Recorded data
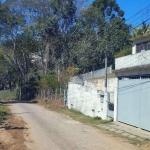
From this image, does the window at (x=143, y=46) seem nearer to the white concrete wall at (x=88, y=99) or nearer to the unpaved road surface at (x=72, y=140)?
the white concrete wall at (x=88, y=99)

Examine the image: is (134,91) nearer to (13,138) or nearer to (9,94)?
(13,138)

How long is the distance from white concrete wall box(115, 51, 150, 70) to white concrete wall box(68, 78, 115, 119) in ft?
7.43

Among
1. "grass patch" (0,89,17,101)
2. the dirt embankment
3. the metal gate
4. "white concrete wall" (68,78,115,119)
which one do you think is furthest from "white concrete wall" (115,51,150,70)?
"grass patch" (0,89,17,101)

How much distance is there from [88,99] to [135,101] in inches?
267

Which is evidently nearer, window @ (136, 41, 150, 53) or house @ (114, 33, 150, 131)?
house @ (114, 33, 150, 131)

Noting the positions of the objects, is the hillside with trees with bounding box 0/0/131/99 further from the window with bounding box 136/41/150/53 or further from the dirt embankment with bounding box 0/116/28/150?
the dirt embankment with bounding box 0/116/28/150

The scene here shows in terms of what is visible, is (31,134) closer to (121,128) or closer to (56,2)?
(121,128)

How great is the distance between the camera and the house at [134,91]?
49.5 feet

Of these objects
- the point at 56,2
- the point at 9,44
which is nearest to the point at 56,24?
the point at 56,2

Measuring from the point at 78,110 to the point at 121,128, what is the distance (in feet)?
32.0

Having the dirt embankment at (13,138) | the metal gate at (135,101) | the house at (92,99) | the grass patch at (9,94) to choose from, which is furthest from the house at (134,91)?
the grass patch at (9,94)

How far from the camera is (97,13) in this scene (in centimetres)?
4803

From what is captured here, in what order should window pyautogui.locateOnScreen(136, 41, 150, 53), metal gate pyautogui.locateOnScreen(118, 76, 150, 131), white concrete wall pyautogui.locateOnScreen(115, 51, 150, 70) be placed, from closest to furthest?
metal gate pyautogui.locateOnScreen(118, 76, 150, 131) < white concrete wall pyautogui.locateOnScreen(115, 51, 150, 70) < window pyautogui.locateOnScreen(136, 41, 150, 53)

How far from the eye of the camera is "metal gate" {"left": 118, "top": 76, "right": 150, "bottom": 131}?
49.1 ft
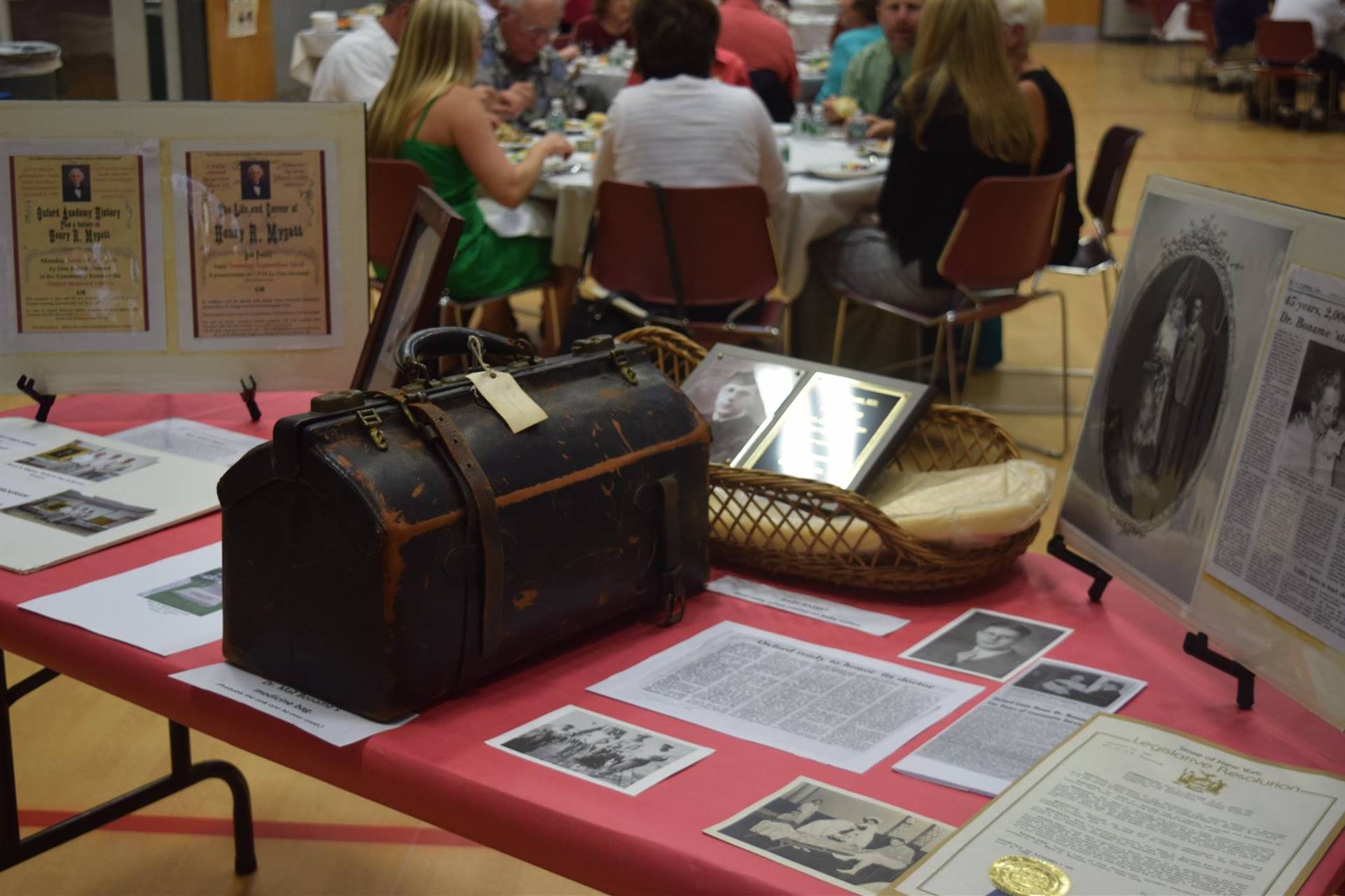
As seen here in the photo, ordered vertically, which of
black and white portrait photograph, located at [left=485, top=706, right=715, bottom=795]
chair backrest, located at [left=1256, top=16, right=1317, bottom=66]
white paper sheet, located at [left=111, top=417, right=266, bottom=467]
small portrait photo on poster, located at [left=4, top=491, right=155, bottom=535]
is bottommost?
black and white portrait photograph, located at [left=485, top=706, right=715, bottom=795]

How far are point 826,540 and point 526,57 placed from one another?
14.1 feet

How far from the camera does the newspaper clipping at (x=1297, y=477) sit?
3.80ft

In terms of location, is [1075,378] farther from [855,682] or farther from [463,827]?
[463,827]

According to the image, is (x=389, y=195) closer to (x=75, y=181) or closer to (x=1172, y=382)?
(x=75, y=181)

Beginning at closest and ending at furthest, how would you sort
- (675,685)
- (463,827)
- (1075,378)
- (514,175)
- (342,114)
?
(463,827) → (675,685) → (342,114) → (514,175) → (1075,378)

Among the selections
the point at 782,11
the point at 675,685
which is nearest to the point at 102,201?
the point at 675,685

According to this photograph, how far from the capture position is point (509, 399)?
1271 mm

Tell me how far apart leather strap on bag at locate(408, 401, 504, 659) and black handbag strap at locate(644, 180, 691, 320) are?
249 cm

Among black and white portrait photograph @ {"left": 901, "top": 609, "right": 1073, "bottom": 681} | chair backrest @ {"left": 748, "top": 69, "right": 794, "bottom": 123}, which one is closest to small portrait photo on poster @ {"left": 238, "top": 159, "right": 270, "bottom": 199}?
black and white portrait photograph @ {"left": 901, "top": 609, "right": 1073, "bottom": 681}

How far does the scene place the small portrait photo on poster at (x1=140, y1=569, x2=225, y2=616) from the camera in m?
1.41

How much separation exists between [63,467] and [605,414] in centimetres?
83

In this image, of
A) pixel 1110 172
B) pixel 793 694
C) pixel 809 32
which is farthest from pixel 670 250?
pixel 809 32

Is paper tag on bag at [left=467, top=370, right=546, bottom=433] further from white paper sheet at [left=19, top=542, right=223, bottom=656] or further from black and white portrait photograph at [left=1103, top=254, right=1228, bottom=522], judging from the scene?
black and white portrait photograph at [left=1103, top=254, right=1228, bottom=522]

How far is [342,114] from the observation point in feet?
6.15
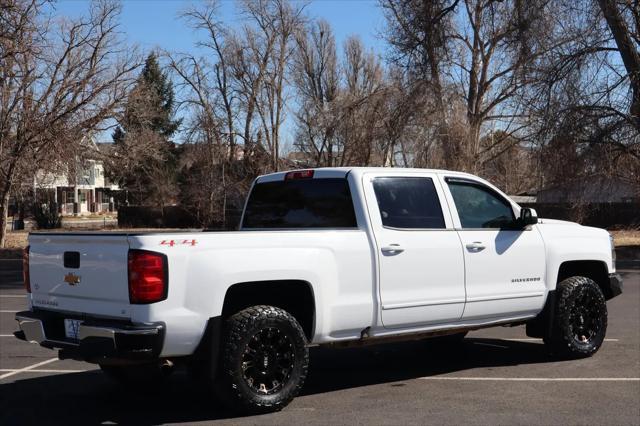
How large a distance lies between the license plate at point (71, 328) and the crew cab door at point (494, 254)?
344 cm

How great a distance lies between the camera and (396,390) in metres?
6.88

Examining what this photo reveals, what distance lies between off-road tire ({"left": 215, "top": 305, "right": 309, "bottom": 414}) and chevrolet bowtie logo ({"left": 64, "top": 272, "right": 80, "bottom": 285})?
3.99 feet

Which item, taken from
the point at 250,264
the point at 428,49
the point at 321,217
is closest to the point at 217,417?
the point at 250,264

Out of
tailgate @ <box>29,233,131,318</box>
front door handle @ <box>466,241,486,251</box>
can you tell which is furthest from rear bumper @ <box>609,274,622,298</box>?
tailgate @ <box>29,233,131,318</box>

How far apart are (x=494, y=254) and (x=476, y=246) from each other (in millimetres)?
264

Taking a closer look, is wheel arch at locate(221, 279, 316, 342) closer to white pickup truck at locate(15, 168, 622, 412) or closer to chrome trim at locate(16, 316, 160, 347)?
white pickup truck at locate(15, 168, 622, 412)

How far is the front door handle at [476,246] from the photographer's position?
7168mm

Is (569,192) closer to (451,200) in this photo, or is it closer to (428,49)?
(428,49)

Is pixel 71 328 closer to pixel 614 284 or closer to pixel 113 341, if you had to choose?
pixel 113 341

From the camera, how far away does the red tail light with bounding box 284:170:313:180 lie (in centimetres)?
726

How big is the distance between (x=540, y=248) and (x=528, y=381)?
137 centimetres

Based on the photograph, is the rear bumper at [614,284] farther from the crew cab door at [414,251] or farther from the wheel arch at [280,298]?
the wheel arch at [280,298]

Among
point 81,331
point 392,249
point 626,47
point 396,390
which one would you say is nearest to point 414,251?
point 392,249

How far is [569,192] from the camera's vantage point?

TASK GOAL »
Find every line above that contains the word "backrest" and copy each of those lines in full.

FULL SOLUTION »
chair backrest, located at [left=1256, top=16, right=1317, bottom=66]
Among black and white portrait photograph @ {"left": 901, "top": 609, "right": 1073, "bottom": 681} | chair backrest @ {"left": 748, "top": 69, "right": 794, "bottom": 123}, which one is closest to small portrait photo on poster @ {"left": 238, "top": 159, "right": 270, "bottom": 199}?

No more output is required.